About Fail-to-Block Mode
  
About Fail-to-Block Mode
This chapter provides information about the fail-to-block mode on SteelHead CX x80, SteelHead CX xx80, Interceptor 9600, and Interceptor 9800 appliances.
Overview
Fail-to-bypass mode lets the network maintain connectivity in the event of a failure, without optimization. With fail-to-block mode enabled in a redundant network path environment, traffic is blocked and rerouted to an optimized backup path in the event of a failure.
This feature is useful only if the network has a routing or switching infrastructure that can automatically divert traffic from the link to the optimized backup path. In an active-backup redundant network setup, the active path is configured to use fail-to-block mode, and the backup path is configured to use fail-to-bypass mode, thus traffic continues to be optimized on the backup path if there’s a failure on the active path. In the event of a failure, the LAN and WAN interfaces power down. From a connected router or switch perspective, those devices don’t detect a link.
RiOS supports fail-to-block mode on all cards, including cards that don’t have hardware fail-to-block capabilities, allowing fail-to-block mode functionality with most NICs while the operating system is running.
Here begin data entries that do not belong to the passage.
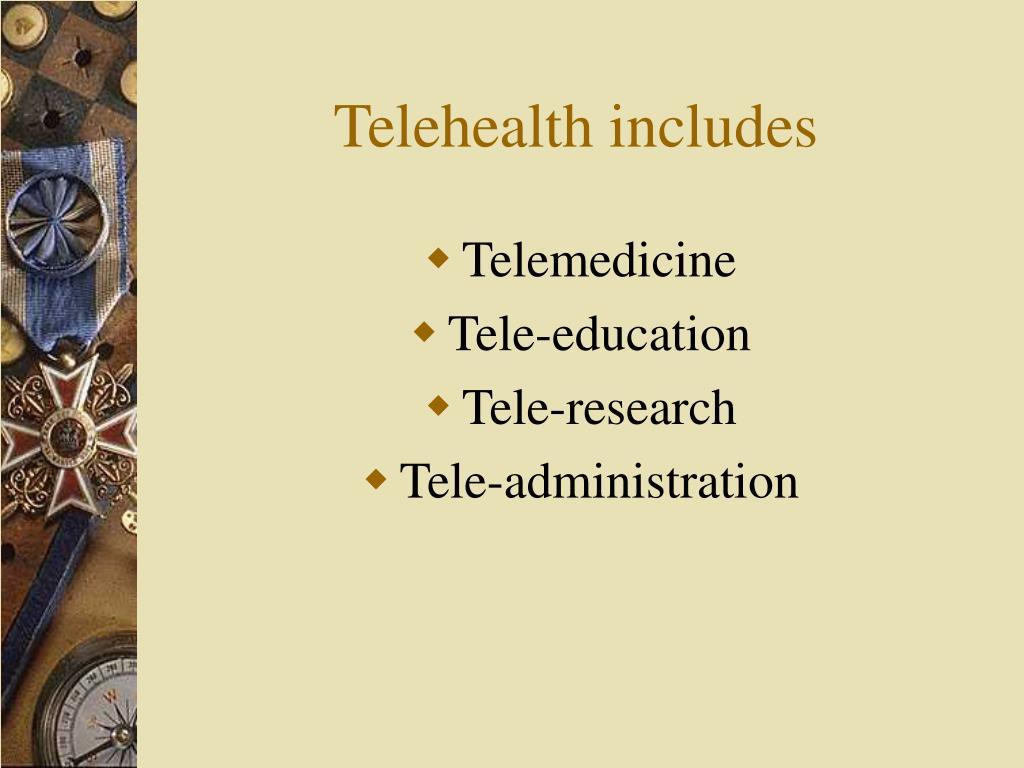 Telehealth includes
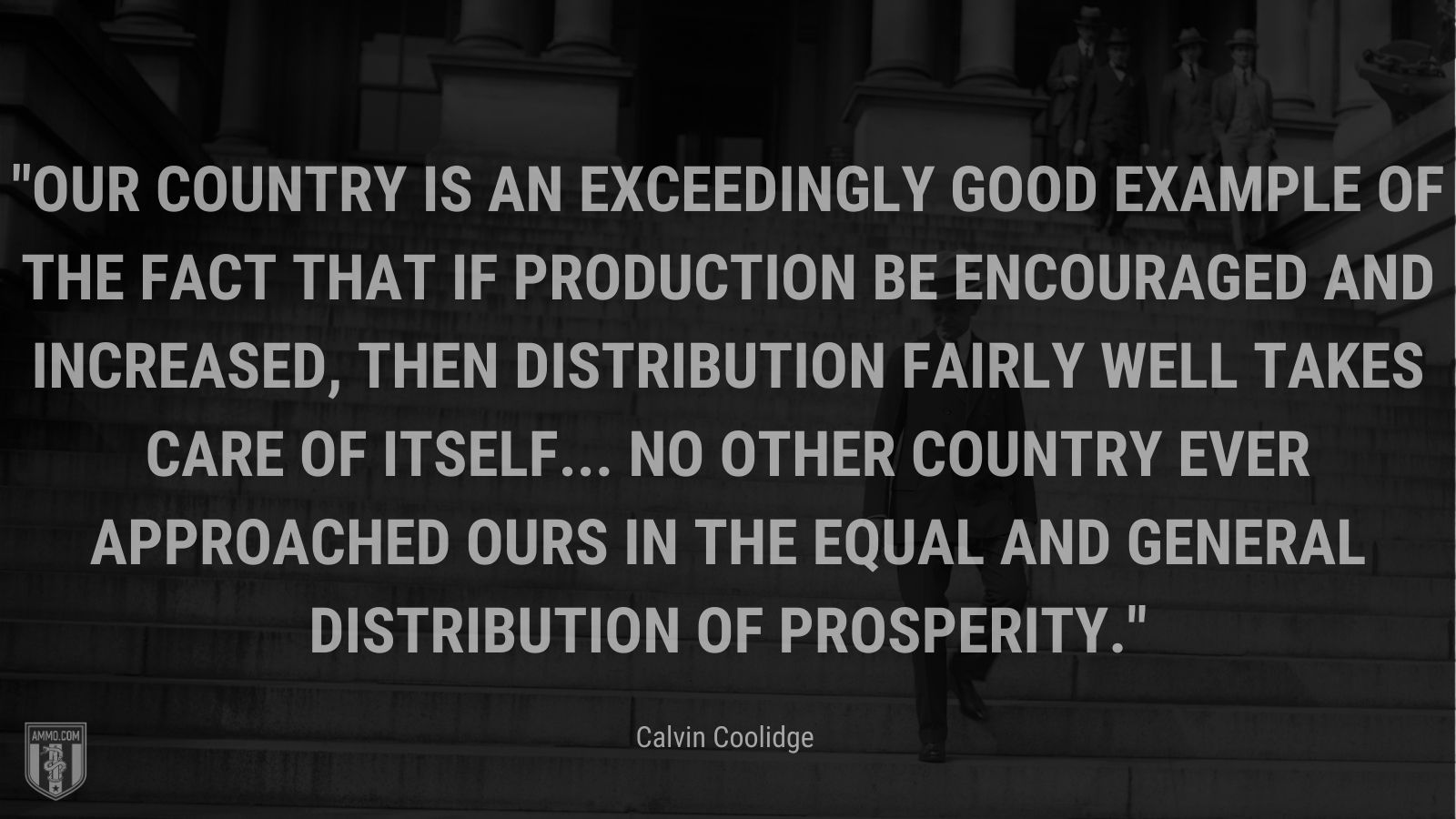 """""""Our country is an exceedingly good example of the fact that if production be encouraged and increased, then distribution fairly well takes care of itself... no other country ever approached ours in the equal and general distribution of prosperity."""" - Calvin Coolidge"""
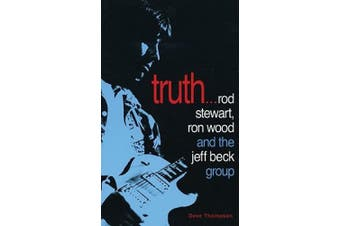 Truth!...: Rod Stewart, Ron Wood and the Jeff Beck Group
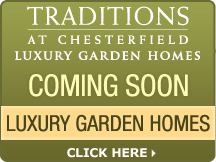 Traditions at Chesterfield - Luxury Garden Homes - Coming Soon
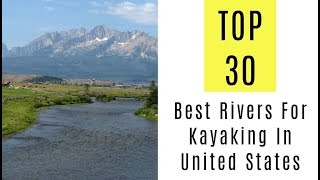 Best Rivers For Kayaking In United States. TOP 30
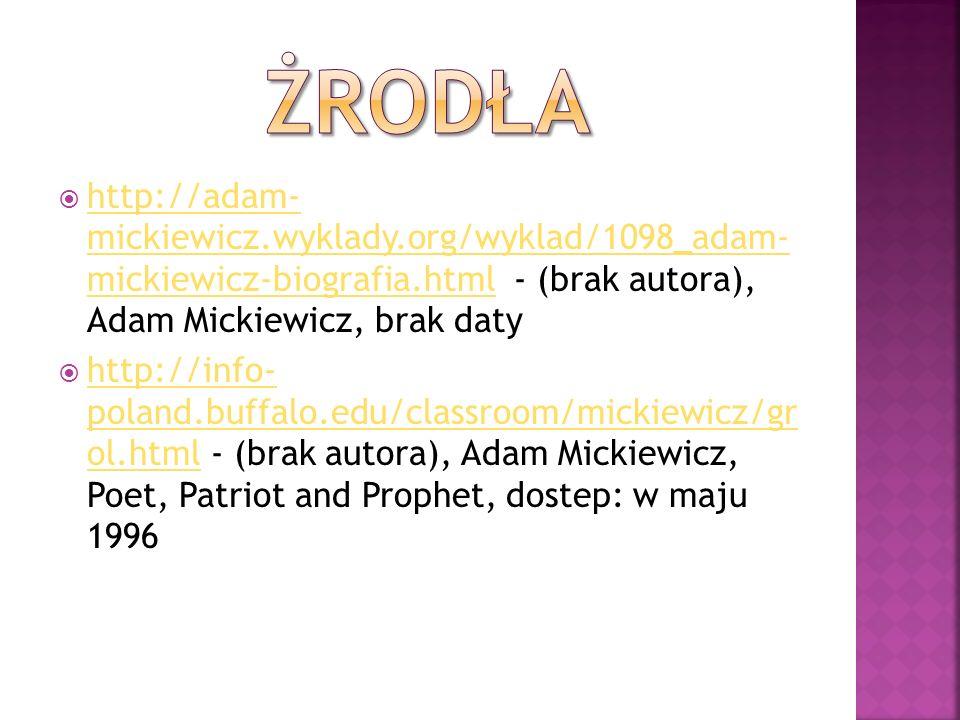 żrodła http://adam- mickiewicz.wyklady.org/wyklad/1098_adam- mickiewicz-biografia.html - (brak autora), Adam Mickiewicz, brak daty.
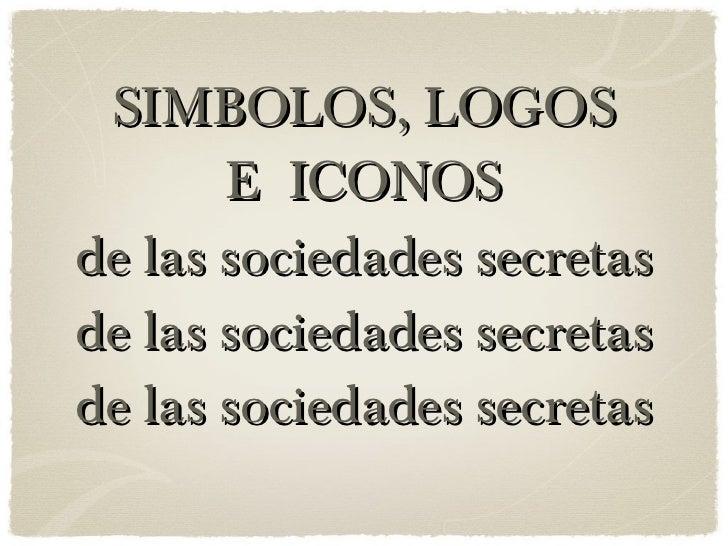 SIMBOLOS, LOGOS E  ICONOS de las sociedades secretas de las sociedades secretas de las sociedades secretas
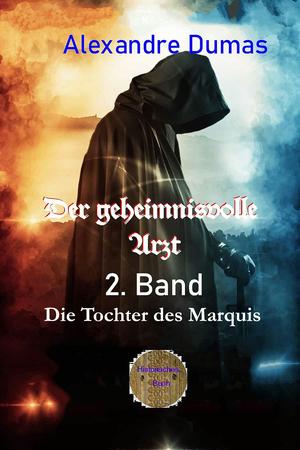 Der geheimnisvolle Arzt - 2. Band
The following events trigger fail-to-block mode if the feature is enabled:
Kernel crash
Hardware failure
Power loss
Fail-to-block CLI commands
You can enable the fail-to-block mode on a per interface basis.
Fail-to-block CLI commands:
no interface <interface-name> fail-to-bypass enable: Sets the interface to block when there’s a failure.
interface <interface-name> fail-to-bypass enable: Sets the interface to bypass when there’s a failure.